André Ventura Conditions Chega's PSU Generalidade Vote on a Five-Year Contributory Wall for Immigrant Access — Friday Parliament Vote Precedes the 11 June Montenegro Labour-Package Meeting
Chega leader André Ventura confirmed on 8 June that the party could let the Prestação Social Única pass at generalidade if PSD accepts a five-year contributory wall on immigrant access — and announced a 'final meeting' with PM Montenegro on the labour-reform package on Thursday 11 June.
Chega leader André Ventura announced on Sunday, 8 June 2026, that his party is willing to let the Prestação Social Única (PSU, Single Social Benefit) pass at the generalidade (general-principle) vote scheduled for Friday 12 June in the Assembleia da República — but only on two conditions: a five-year minimum contributory wall before immigrants can access the consolidated benefit, and a redistribution of the Rendimento Social de Inserção (RSI, Social Integration Income) envelope toward other social pathways. He also confirmed a "final meeting" with PM Luís Montenegro on the labour-reform package, expected Thursday 11 June.
What the PSU Is
The Prestação Social Única is the Montenegro government's headline social-policy consolidation: it folds several existing means-tested transfers — RSI, Complemento Solidário para Idosos (CSI, Solidarity Top-Up for the Elderly) components, and parts of the abono and prestação de pais cycle — into a single transfer with a unified means test and a single application path. The Ministério do Trabalho, Solidariedade e Segurança Social (MTSSS) frames it as a simplification and as a tool to cut the take-up gap on existing benefits. The opposition has divided on it: PS demands transparency on the financial envelope; Chega frames it as "a fraud" in its current drafting but is willing to push it to the specialty stage where amendments can be tabled.
The Two Chega Conditions on the PSU
- Five-year contributory wall for immigrants: non-Portuguese residents would need at least five years of recorded contributions to Segurança Social before being eligible for the consolidated PSU benefit. This would tighten access materially relative to the current RSI residence-based test of one year for most categories (and longer for some), and would have a direct effect on a population that has expanded sharply since the 2017 nationality reforms and the 2022 expansion of the Manifestação de Interesse channel.

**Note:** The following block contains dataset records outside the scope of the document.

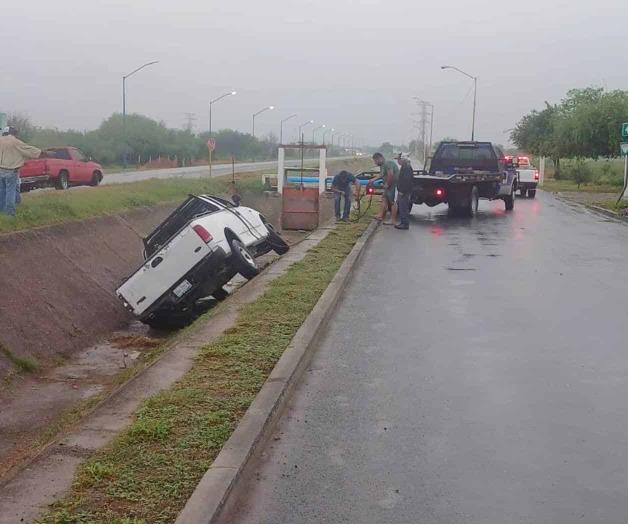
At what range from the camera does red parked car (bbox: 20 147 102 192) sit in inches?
1002

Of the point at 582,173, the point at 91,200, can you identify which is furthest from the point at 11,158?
the point at 582,173

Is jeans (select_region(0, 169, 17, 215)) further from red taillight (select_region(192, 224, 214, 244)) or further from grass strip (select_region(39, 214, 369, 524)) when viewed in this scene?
grass strip (select_region(39, 214, 369, 524))

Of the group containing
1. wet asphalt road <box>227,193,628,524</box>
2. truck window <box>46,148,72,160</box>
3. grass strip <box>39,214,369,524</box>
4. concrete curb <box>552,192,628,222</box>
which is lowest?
concrete curb <box>552,192,628,222</box>

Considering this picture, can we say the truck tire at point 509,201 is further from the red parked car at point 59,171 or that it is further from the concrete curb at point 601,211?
the red parked car at point 59,171

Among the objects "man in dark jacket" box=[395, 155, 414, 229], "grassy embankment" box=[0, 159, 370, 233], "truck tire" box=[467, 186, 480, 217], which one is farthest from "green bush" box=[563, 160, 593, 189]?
"man in dark jacket" box=[395, 155, 414, 229]

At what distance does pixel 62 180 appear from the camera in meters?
26.9

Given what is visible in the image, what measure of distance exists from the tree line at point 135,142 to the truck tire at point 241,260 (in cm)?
4451

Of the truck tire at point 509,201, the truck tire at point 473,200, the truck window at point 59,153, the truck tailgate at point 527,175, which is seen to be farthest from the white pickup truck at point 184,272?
the truck tailgate at point 527,175

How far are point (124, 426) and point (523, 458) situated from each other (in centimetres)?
277

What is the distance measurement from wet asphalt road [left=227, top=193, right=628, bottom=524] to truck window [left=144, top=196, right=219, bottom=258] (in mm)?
3356

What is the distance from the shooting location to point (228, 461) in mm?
5016

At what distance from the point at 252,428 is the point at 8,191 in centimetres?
1117

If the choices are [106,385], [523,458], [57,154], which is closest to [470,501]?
[523,458]

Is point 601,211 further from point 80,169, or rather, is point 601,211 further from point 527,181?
point 80,169
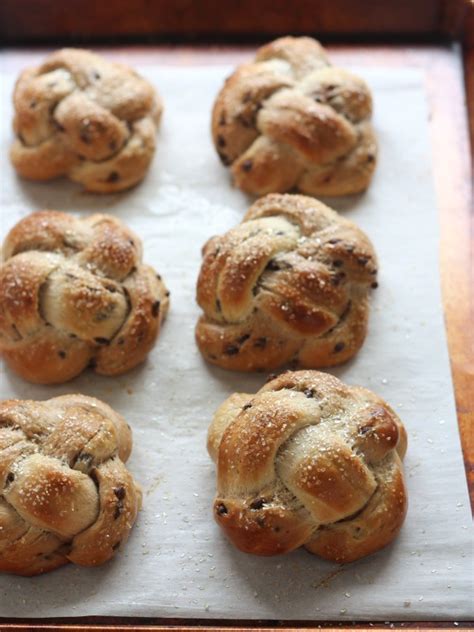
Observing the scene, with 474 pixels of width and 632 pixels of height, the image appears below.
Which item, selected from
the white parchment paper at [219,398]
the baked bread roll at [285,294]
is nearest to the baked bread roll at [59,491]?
the white parchment paper at [219,398]

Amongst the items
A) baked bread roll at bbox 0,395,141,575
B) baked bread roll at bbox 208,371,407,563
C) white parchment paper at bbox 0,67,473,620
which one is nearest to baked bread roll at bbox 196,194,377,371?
white parchment paper at bbox 0,67,473,620

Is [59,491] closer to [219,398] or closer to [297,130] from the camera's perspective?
[219,398]

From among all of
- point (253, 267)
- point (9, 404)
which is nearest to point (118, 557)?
point (9, 404)

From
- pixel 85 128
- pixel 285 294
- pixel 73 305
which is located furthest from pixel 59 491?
Result: pixel 85 128

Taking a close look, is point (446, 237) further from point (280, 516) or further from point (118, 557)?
point (118, 557)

- RSI envelope redistribution: Ventura wants part of the existing RSI spend channelled into other social-policy lines — he has previously pointed to pensions and to disability supports.
Ventura framed both as preconditions to a viabilizar (enabling) vote at generalidade. PSD has not publicly endorsed either condition; the question for Friday is whether the party negotiates the contributory-wall language inside the generalidade text, agrees to negotiate it during the specialty stage, or rejects it and looks for votes elsewhere.

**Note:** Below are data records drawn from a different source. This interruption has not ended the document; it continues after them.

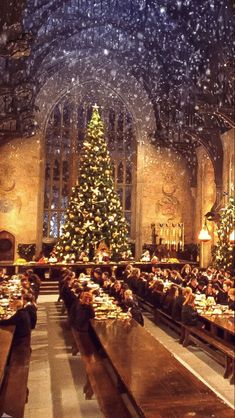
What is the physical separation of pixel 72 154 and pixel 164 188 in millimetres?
4730

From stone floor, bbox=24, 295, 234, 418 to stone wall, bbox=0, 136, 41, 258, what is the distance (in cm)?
1031

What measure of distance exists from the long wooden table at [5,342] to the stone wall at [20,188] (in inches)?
536

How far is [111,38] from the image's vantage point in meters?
19.6

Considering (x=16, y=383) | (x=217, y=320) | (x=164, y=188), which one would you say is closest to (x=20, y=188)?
(x=164, y=188)

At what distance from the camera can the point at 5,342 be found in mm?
5199

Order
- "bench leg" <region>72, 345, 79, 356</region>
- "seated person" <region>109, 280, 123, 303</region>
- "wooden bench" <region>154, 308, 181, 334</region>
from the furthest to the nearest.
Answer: "seated person" <region>109, 280, 123, 303</region>
"wooden bench" <region>154, 308, 181, 334</region>
"bench leg" <region>72, 345, 79, 356</region>

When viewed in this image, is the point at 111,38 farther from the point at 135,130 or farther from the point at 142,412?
the point at 142,412

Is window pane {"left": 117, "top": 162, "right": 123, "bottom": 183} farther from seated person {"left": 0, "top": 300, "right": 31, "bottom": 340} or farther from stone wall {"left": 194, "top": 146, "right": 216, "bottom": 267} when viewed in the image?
seated person {"left": 0, "top": 300, "right": 31, "bottom": 340}

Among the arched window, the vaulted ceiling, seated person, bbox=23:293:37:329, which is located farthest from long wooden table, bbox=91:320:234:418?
the arched window

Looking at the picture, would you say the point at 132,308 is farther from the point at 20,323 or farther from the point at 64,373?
the point at 20,323

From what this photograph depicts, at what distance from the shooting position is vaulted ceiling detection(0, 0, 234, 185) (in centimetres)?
1355

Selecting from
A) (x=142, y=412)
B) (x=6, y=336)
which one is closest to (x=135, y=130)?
(x=6, y=336)

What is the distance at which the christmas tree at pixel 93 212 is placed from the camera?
1669cm

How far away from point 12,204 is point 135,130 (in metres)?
6.82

Why the 11 June Montenegro Meeting Matters
The Thursday meeting with the Prime Minister is the procedural climax of months of Chega-PSD trench warfare on the pacote laboral (labour-reform package): the package of changes to the Código do Trabalho (Labour Code) covering termination flexibility, collective-bargaining rules and the bancos de horas regime. Chega has been the determining vote on whether the package clears parliament, and the meeting will fix the final perimeter on which Chega will or will not allow the package through. Ventura said the destino (fate) of the labour reform will be decided in the meeting.
Why This Pair of Decisions Lands Together
The PSU generalidade and the labour-reform decision are not formally linked, but the Chega negotiating play is to bundle them. Both decisions point at the same constituency (lower- and middle-income workers and employers) and both touch immigrant inclusion in the Portuguese social model. A PSU vote that clears with Chega support after a contributory-wall amendment, in the same week that the labour reform also clears with Chega support, would give the Montenegro II government its biggest legislative win since the 2026 General State Budget vote.

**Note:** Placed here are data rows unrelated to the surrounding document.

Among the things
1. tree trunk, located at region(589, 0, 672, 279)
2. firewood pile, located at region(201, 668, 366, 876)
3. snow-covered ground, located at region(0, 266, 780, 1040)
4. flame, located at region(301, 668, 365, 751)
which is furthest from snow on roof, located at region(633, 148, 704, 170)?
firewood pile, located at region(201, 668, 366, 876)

What This Means for Expats
- Foreign residents on or near means-tested support: if the contributory-wall amendment lands as drafted by Chega, a five-year contribution record at Segurança Social would become the new floor for access to PSU. This would materially affect newcomers — even those with valid residence permits — whose Segurança Social contributory history is shorter than five years.
- Employers and HR teams: the labour-reform decision on Thursday will fix the new framework for termination, collective bargaining and working-time flexibility for the next political cycle. Expect first portarias and regulamentos within 30–60 days of a clearing vote.
- Workers — Portuguese and foreign: the operational change windows on labour-reform clauses typically run 60–120 days after publication in the Diário da República. Watch contract-renewal cycles and overtime cap clauses in particular.
- Political watchers: Friday is the highest-stakes parliamentary day Montenegro II has faced. The combination of PSU and labour-reform outcomes will set the read on whether PSD-Chega parliamentary cooperation has firmed up or hit a structural ceiling.
The next checkpoints are the Thursday Montenegro-Ventura meeting, the Friday generalidade vote on PSU, and the technical drafting of any contributory-wall amendment during the specialty stage. The specialty timetable is what determines whether a substantive contributory-access change actually lands in the final law or gets diluted in committee.